> Supplied material
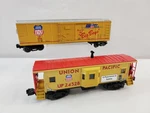 Mth Railking Up 30-7420 Route Of The Big Boys & 20-91750 Bay Window Caboose. Fixed Price $94.95.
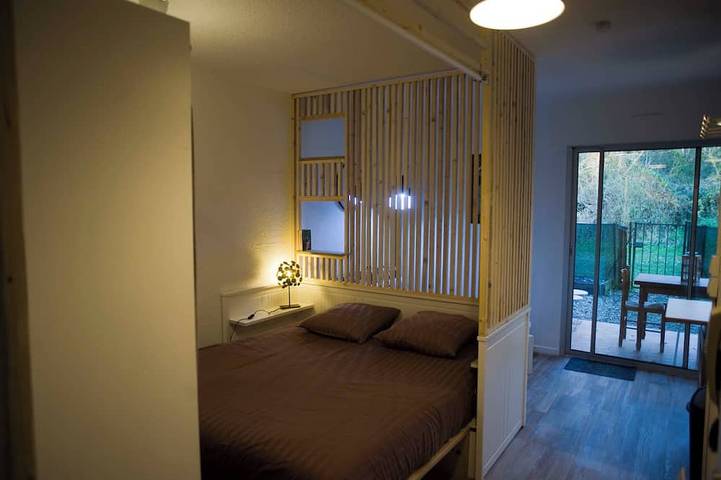 Appartement de vacances pour 2 personnes, avec jardin, animaux acceptés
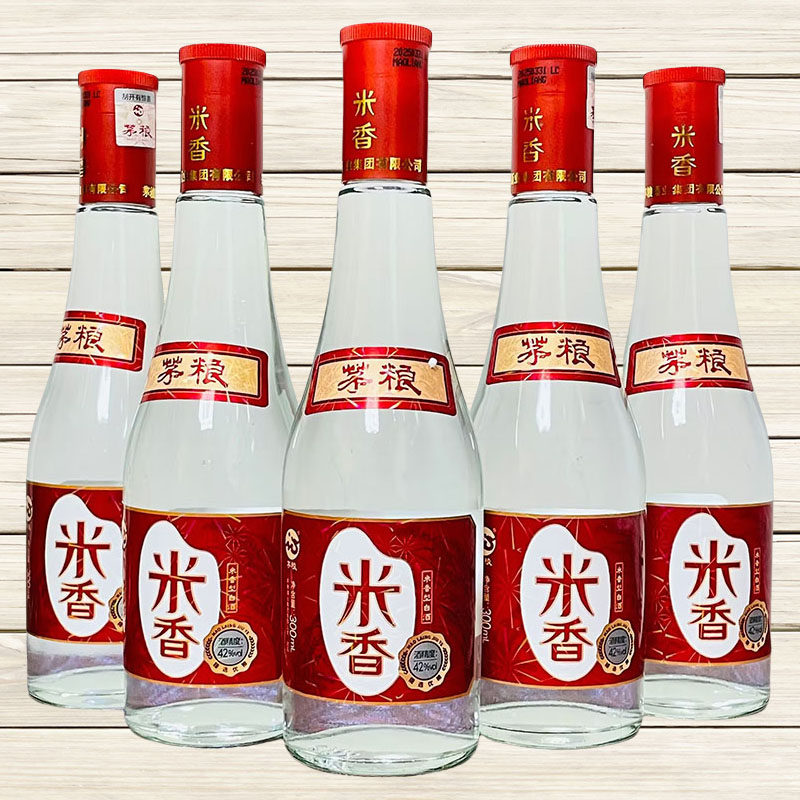 云南特产酒茅粮白酒瓶装米香酒大瓶300mlx2瓶42度纯粮米香型白酒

> Problem to work on
Pictures are to be left out; the rest of the listing should be printed exactly.

> Response for this exercise
 Mth Railking Up 30-7420 Route Of The Big Boys & 20-91750 Bay Window Caboose. Fixed Price $94.95.
 Appartement de vacances pour 2 personnes, avec jardin, animaux acceptés
 云南特产酒茅粮白酒瓶装米香酒大瓶300mlx2瓶42度纯粮米香型白酒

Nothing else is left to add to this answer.